● Directions for this task:
Could you quote the stretch of the listing from the line containing "Observing this photograph, would" through its end, leaving the pictures out?
■ ■ ■ ■
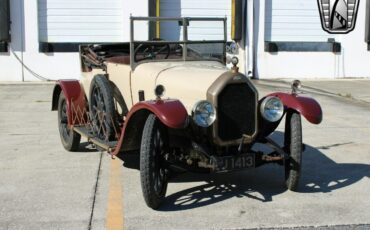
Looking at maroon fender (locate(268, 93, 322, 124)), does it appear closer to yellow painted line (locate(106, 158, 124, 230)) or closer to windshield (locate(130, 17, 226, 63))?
windshield (locate(130, 17, 226, 63))

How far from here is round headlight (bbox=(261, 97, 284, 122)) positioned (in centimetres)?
541

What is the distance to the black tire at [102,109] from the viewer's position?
6.15 metres

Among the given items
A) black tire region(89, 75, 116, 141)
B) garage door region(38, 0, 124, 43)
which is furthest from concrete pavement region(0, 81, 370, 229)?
garage door region(38, 0, 124, 43)

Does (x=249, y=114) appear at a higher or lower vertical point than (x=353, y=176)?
higher

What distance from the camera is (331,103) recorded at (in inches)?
485

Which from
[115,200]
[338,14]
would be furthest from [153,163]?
[338,14]

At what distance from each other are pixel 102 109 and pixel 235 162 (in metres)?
1.89

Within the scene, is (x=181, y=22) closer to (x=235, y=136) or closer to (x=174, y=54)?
(x=174, y=54)

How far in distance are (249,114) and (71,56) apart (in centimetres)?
1202

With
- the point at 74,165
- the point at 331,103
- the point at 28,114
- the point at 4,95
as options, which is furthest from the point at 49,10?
the point at 74,165

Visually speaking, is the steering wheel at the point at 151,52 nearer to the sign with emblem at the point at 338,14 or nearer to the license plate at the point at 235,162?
the license plate at the point at 235,162

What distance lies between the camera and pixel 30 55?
646 inches

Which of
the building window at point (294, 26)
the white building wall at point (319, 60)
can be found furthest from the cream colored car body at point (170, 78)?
the building window at point (294, 26)

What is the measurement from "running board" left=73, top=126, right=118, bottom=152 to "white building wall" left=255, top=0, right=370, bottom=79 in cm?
1118
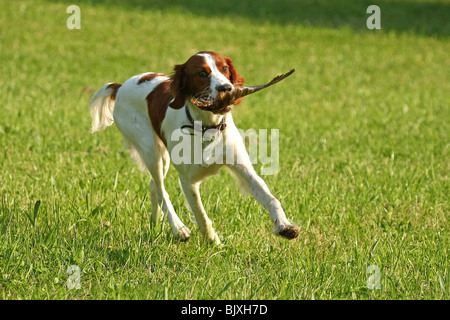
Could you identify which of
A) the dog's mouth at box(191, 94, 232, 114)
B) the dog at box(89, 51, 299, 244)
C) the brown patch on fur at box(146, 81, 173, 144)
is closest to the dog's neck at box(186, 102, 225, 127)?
the dog at box(89, 51, 299, 244)

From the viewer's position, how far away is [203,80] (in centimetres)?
398

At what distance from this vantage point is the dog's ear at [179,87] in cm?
415

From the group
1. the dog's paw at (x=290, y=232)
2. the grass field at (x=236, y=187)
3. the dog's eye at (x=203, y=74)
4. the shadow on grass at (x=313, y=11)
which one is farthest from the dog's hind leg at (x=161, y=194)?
the shadow on grass at (x=313, y=11)

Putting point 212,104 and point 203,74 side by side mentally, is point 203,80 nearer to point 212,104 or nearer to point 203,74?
point 203,74

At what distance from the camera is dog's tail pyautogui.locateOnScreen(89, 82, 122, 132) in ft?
17.9

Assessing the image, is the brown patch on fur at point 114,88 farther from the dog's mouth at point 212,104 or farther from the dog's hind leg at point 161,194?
the dog's mouth at point 212,104

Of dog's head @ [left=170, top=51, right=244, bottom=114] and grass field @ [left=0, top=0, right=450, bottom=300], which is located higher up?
dog's head @ [left=170, top=51, right=244, bottom=114]

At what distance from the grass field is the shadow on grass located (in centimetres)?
288

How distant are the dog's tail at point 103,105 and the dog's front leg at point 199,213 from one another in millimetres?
1402

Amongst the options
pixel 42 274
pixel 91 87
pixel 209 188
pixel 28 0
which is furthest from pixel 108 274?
pixel 28 0

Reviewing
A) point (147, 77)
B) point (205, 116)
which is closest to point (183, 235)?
point (205, 116)

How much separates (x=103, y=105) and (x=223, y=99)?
1943 mm

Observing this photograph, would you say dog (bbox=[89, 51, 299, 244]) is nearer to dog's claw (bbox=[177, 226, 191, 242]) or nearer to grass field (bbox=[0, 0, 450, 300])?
dog's claw (bbox=[177, 226, 191, 242])
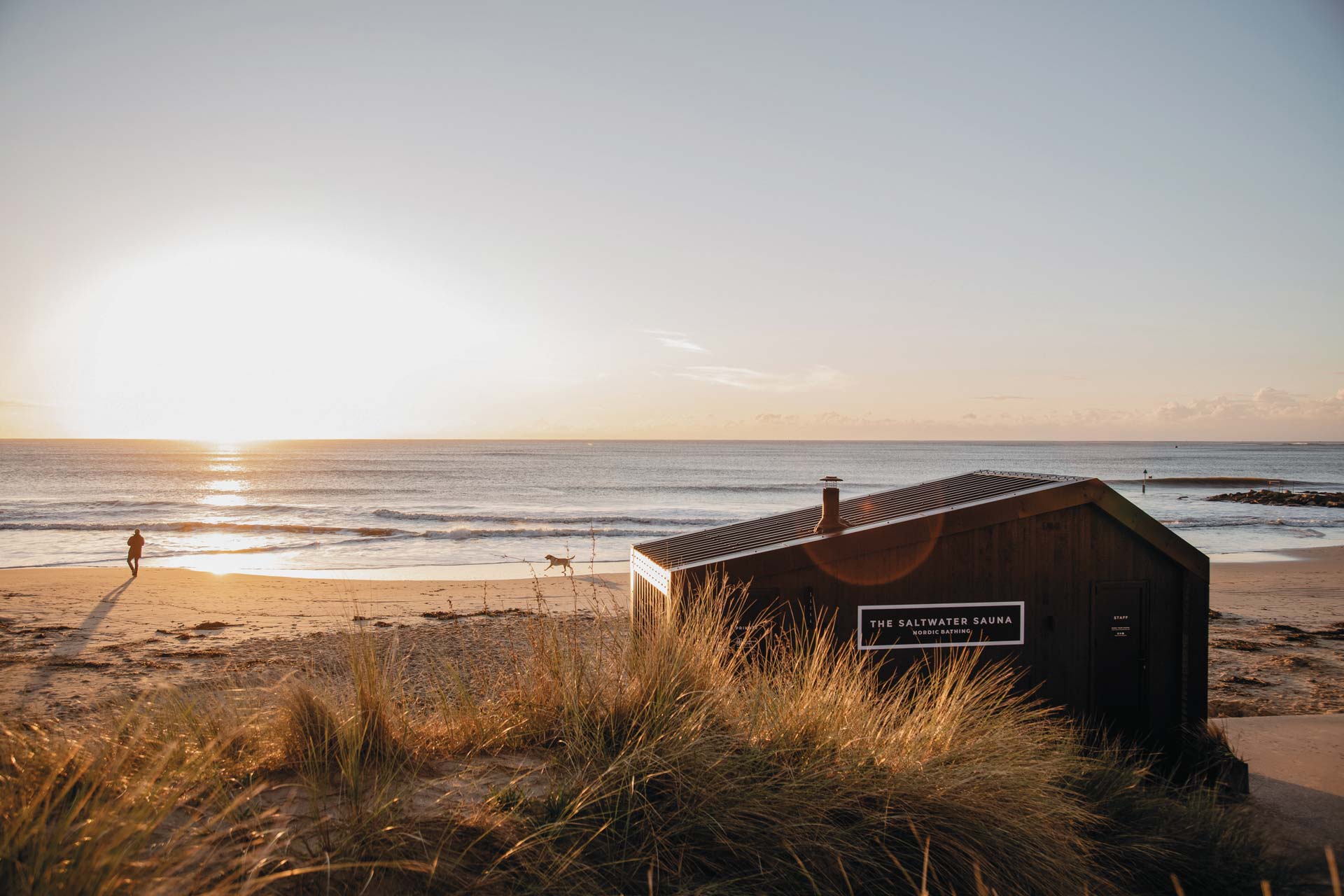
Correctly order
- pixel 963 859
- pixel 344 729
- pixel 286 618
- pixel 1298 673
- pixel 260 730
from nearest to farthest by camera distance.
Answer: pixel 963 859 < pixel 344 729 < pixel 260 730 < pixel 1298 673 < pixel 286 618

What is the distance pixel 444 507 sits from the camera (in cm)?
3944

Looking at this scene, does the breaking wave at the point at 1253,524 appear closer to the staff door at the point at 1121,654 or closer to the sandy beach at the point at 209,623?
the sandy beach at the point at 209,623

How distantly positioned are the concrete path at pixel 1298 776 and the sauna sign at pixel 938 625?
2017 mm

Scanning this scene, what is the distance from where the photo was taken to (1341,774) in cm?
621

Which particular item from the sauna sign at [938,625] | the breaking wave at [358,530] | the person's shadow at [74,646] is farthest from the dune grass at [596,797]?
the breaking wave at [358,530]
■ ■ ■ ■
● Solution to the problem:
Observing this photograph, would you say dog (bbox=[89, 51, 299, 244]) is nearer to dog's claw (bbox=[177, 226, 191, 242]) or nearer to grass field (bbox=[0, 0, 450, 300])?
dog's claw (bbox=[177, 226, 191, 242])
Correctly order
- pixel 963 859
- pixel 344 729
- pixel 286 618
- pixel 1298 673
- pixel 260 730
from nearest to farthest by camera distance.
Answer: pixel 963 859 < pixel 344 729 < pixel 260 730 < pixel 1298 673 < pixel 286 618

What is the distance pixel 444 507 sits from the camera (in cm)?
3944

Looking at this scene, does the breaking wave at the point at 1253,524 appear closer to the staff door at the point at 1121,654 or closer to the sandy beach at the point at 209,623?
the sandy beach at the point at 209,623

How distantly positioned are the concrete path at pixel 1298 776 and the sauna sign at pixel 938 625?
2017 mm

Scanning this scene, what is the distance from where the photo was taken to (1341,774) in cm?
621

Which particular item from the sauna sign at [938,625] | the breaking wave at [358,530] | the person's shadow at [74,646] is farthest from the dune grass at [596,797]?
the breaking wave at [358,530]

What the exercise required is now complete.